I can't help but wonder if we're pushing Lilly to be a big girl, too soon. With the new baby coming anyday now (okay, 24 days still, but I'm hopeful!), it seems like we're rushing Lilly into new milestones in order to prepare our lives for a newborn again.
For example, tonight is Lilly's first night in her "big girl bed"...and while I am the one who has been bugging Aaron to get the bed, I sit here now wondering if she's really ready. She never once tried to climb out of her crib. She's never ONCE slept anywhere in our house other than her OWN BED (crib). From the first day she came home from the hospital, Lilly has taken her naps and has slept at night IN HER OWN BED. She has always had a very strict bedtime routine, which she has always embraced easily. We never have to fight Lilly to go to bed ....until tonight!!! And although her first night in her big girl bed has been smooth sailing (so far)...I still wonder if she's TRULY ready.
She went to bed at her normal bedtime, 7pm. She slipped out of bed before I even got to her door!!! I sat next to her bed and "explained" what was going on. "This is your big girl bed. You're a big girl Lills! No more baby bed! It's for baby Anderson!"....Followed by me nearly sprinting out the room before she could follow me! After nearly twenty minutes of crying at her door (her, not me!), I heard her breathing heavily through the door...I peaked in to find her asleep near the door. I put her in her bed, and she's been sleeping there since.

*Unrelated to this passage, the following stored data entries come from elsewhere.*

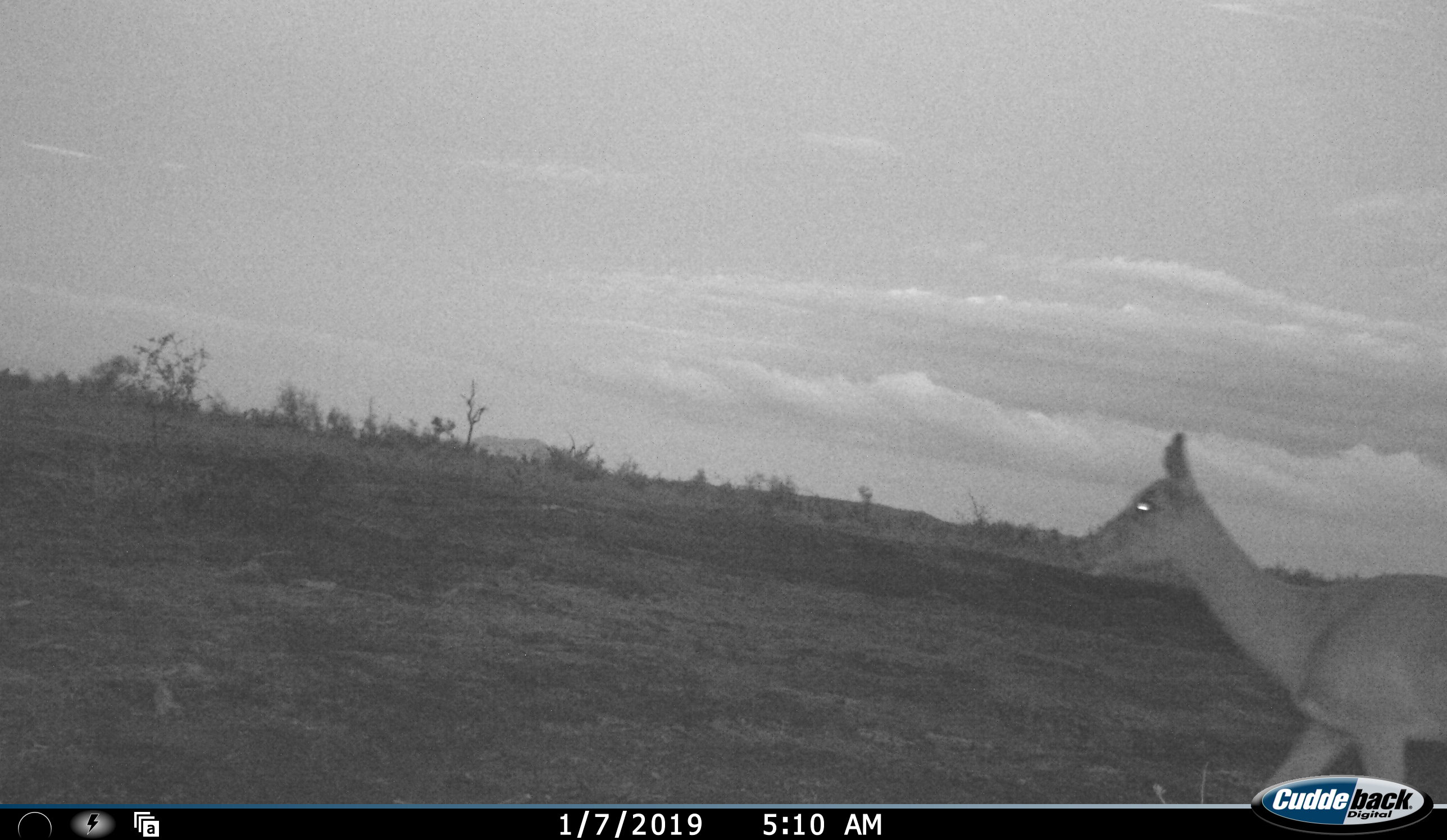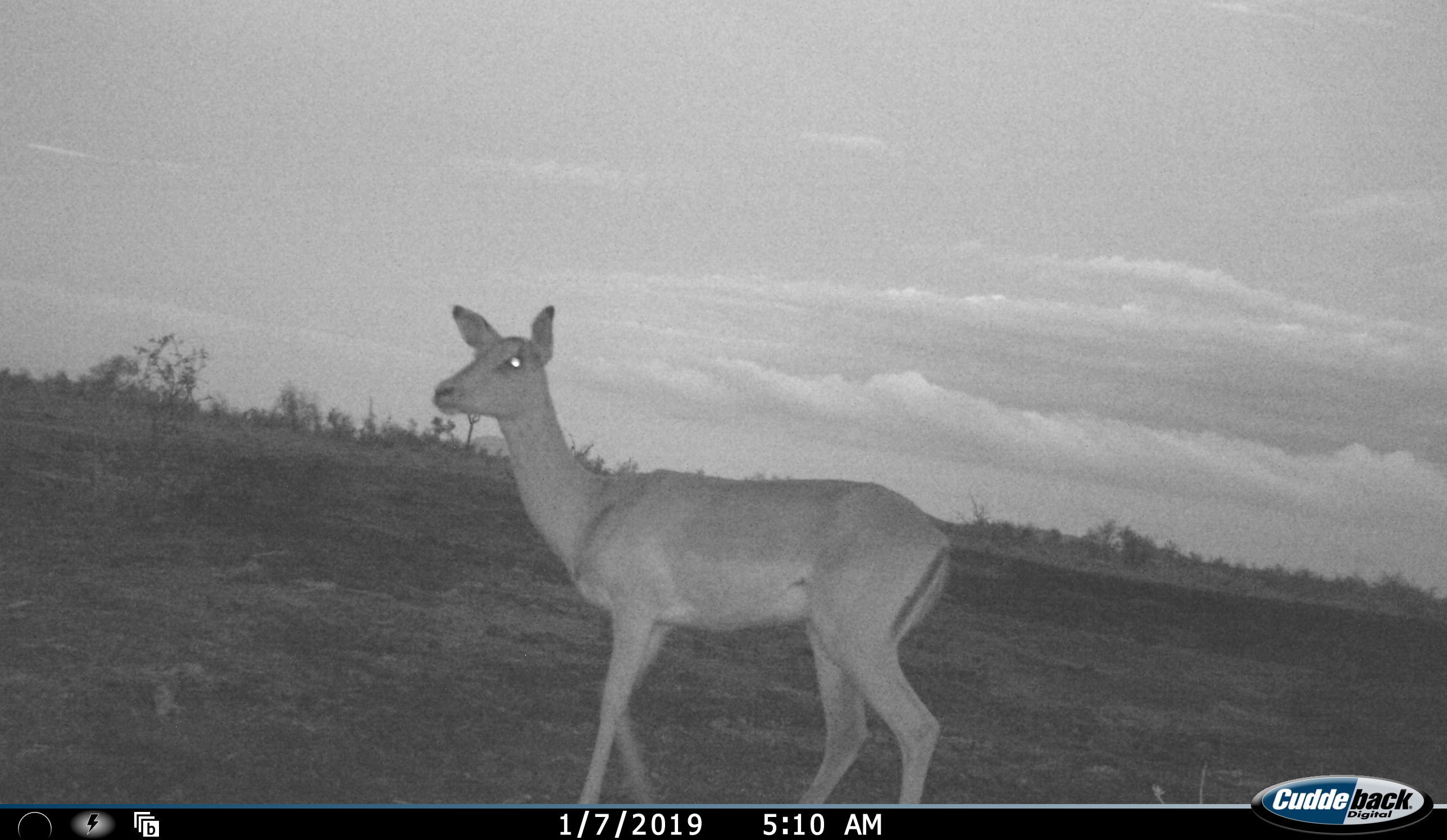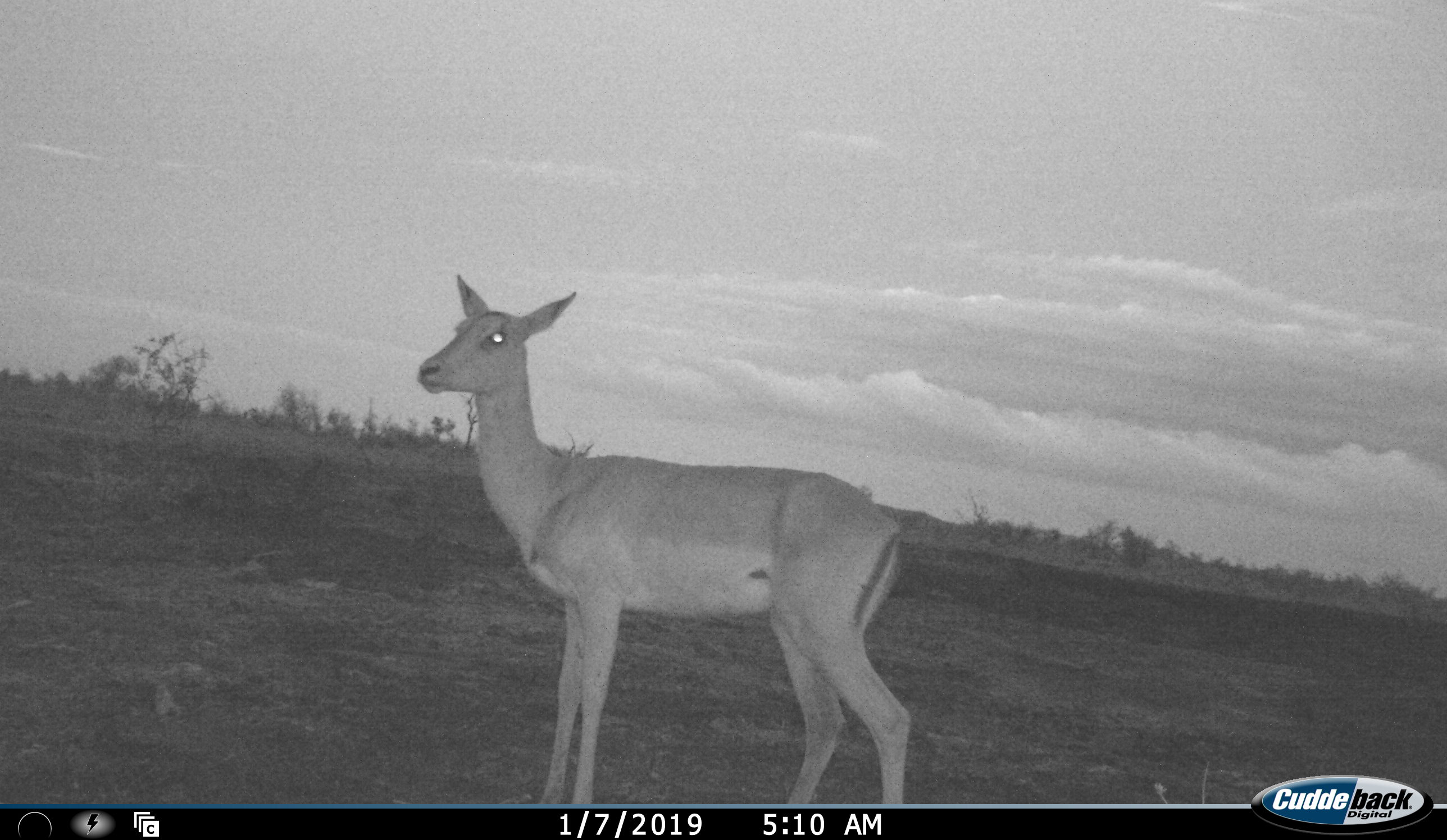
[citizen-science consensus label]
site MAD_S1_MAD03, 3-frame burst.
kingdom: Animalia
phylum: Chordata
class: Mammalia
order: Artiodactyla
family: Bovidae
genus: Aepyceros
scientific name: Aepyceros melampus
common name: impala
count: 1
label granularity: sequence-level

I know that every child has to grow up and move onto new things....But I just hate the thought that my baby girl isn't really my BABY anymore. There's a NEW baby coming, making Lilly the big girl. I just fear that we've rushed into this second baby, and that we didn't give Lilly enough alone time with us. I know that we're both excited about baby Anderson, but I can't help but feel sorry for Lilly. I just PRAY that she never feels neglected or ignored! I talked to Aaron about it and he assures me that she'll always be our little "Lills" and that we have nothing to worry about. I'm excited to embark on the path of being a mommy to a new baby again, but I just worry about my little Lills.
1 comment:
My poor Granddaughter...wait until I contact DFC. Actually she will be fine, she may hate her brother for taking her bed. But after years of therapy she should be fine. As long as the overlook the mass murders. Don't worry Adam always got shafted like that also.